• _CONSIGNE_: D'après le texte sur les récits autoritaires, pourquoi les médias d'État comme RT, Sputnik, Xinhua ou CGTN parviennent-ils à élargir leur portée ? Expliquez-le en une à trois phrases.
───── TEXTE FOURNI ─────
Plates-formes de promotion des récits autoritaires
La plupart des nouveaux utilisateurs de médias sociaux accèdent aux principales plateformes à partir de leur téléphone portable et n’ont jamais possédé d’ordinateur ou de télévision. La plupart d’entre eux ont des compétences numériques limitées et peuvent être mal équipés pour filtrer les fausses informations et la désinformation. Si leurs sociétés ne disposent pas d’une source d’information préexistante, fiable et indépendante, elles seront particulièrement vulnérables aux escroqueries sur les médias sociaux, aux messages trompeurs et aux théories du complot.
L’un des outils utilisés par les acteurs autoritaires pour exploiter cette vulnérabilité est constitué par les fermes de trolls parrainées par l’État, c’est-à-dire des réseaux orchestrés de professionnels rémunérés et de comptes « robots » automatisés qui peuplent les médias sociaux et les forums Internet de faux profils en ligne, diffusent de faux messages, partagent des contenus pour donner l’impression qu’ils sont populaires, harcèlent ceux qui ont des opinions divergentes et érodent la confiance dans les médias grand public. Ces pratiques affaiblissent les démocraties en entravant l’accès des citoyens à des informations fiables, en étouffant les opinions divergentes et en favorisant la polarisation. 22
Au fil des ans, les campagnes de trollage autoritaires sont devenues plus sophistiquées en faisant appel à des fermes de trolls dans des pays tiers et à des influenceurs locaux qui sont mieux connectés aux questions, sensibilités et expressions familières pertinentes dans le contexte, ce qui rend également plus difficile de retracer leur origine.23
Les récits autoritaires sont de plus en plus souvent confiés à ce que l’on appelle des « cyber mercenaires », qui diffusent des messages autoritaires contre rémunération, en occultant bien sûr leur origine. Un groupe s’est vanté d’avoir interféré dans 32 élections à travers le monde et d’avoir « réussi » 27 fois.24 Les recherches menées par le Computational Propaganda Project de l’Université d’Oxford indiquent que ce groupe n’est qu’un des 65 groupes de cyber mercenaires de ce type.25
Les récits autoritaires mondiaux sont également diffusés par des médias d’État tels que RT, Sputnik, Xinhua et China Global Television Network (CGTN). Ces médias ont le ton et l’imprimatur d’un service d’information officiel, ce qui leur confère un vernis de crédibilité qui élargit leur portée.
───── DONNÉES AFFICHÉES ─────
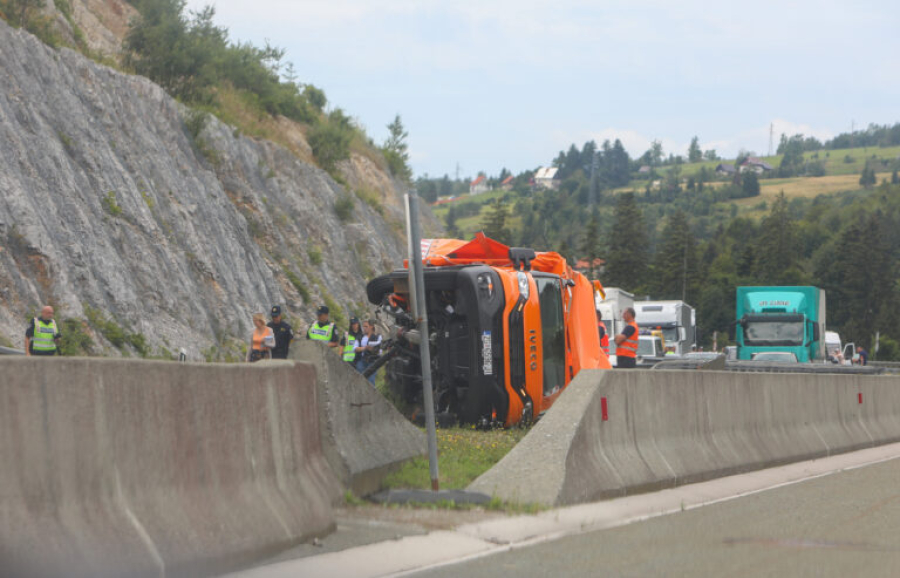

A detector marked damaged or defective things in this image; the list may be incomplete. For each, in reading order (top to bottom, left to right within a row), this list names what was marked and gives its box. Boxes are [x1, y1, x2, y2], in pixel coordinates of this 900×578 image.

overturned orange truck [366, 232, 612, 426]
─────
───── DONNÉES AFFICHÉES ─────
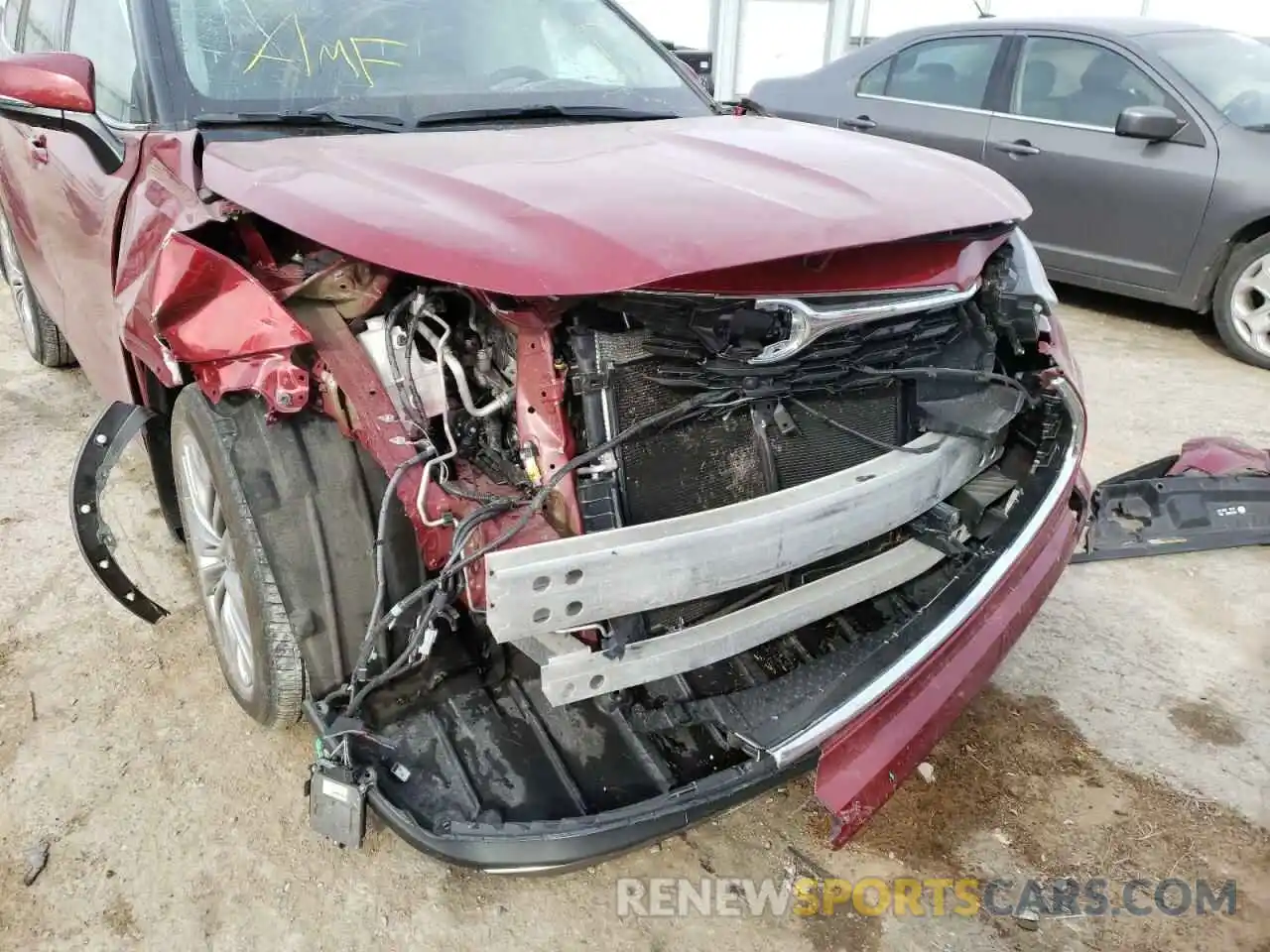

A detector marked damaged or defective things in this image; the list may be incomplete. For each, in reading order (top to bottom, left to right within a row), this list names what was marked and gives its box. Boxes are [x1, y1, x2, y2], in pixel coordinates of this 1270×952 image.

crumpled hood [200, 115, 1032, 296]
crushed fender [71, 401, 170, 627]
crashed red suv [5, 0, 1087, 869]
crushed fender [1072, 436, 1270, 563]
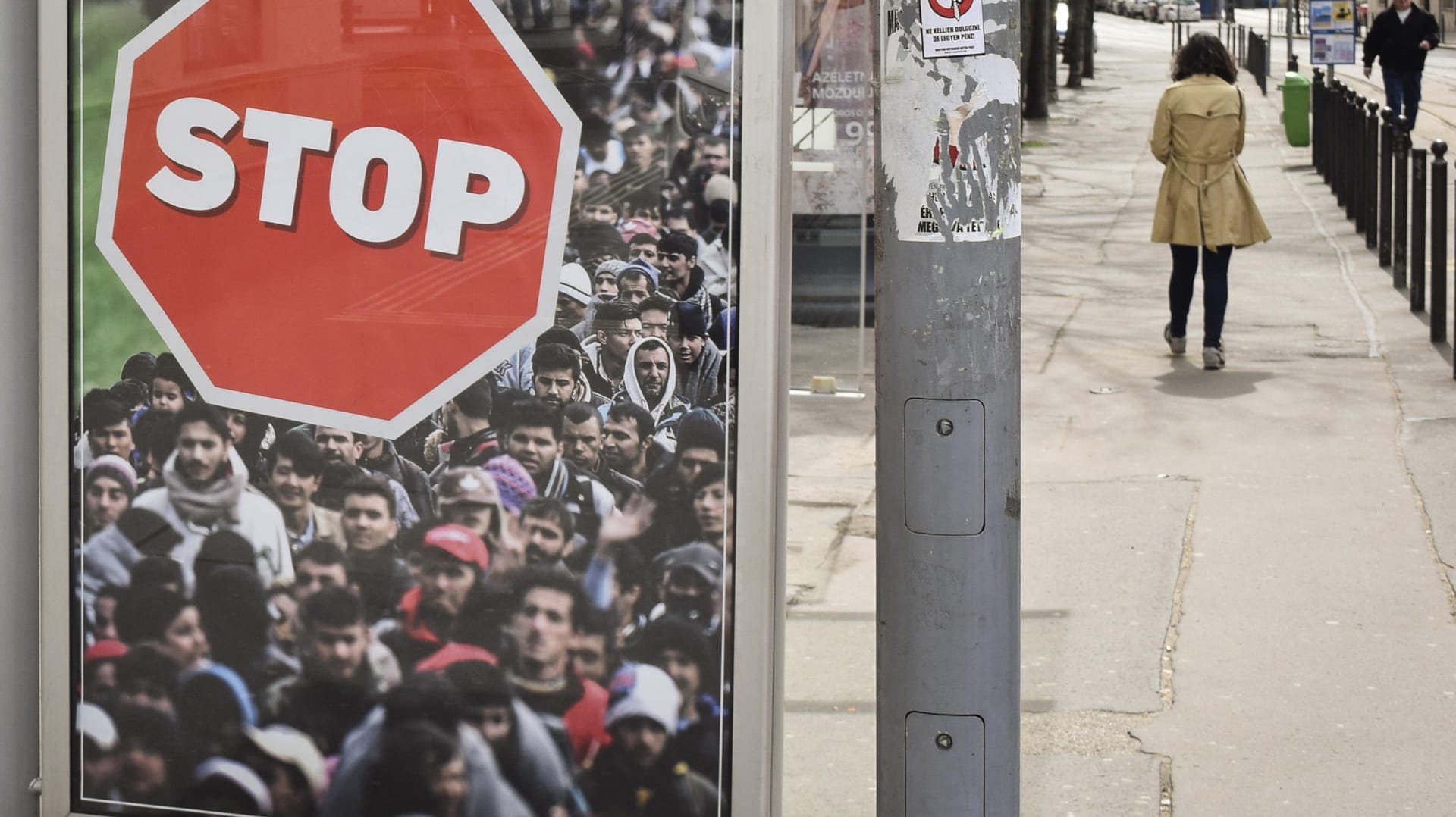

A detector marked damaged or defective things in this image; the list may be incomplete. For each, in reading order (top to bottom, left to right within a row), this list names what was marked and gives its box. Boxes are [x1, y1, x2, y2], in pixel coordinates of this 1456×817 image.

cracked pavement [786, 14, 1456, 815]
─────
───── DONNÉES AFFICHÉES ─────
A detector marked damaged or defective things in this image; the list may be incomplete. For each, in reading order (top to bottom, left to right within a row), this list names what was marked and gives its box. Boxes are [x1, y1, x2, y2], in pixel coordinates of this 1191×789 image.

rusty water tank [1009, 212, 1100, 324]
─────
• _RÉPONSE_: Ces médias ont le ton et l'imprimatur d'un service d'information officiel. Cela leur confère un vernis de crédibilité, et c'est ce vernis qui élargit leur portée.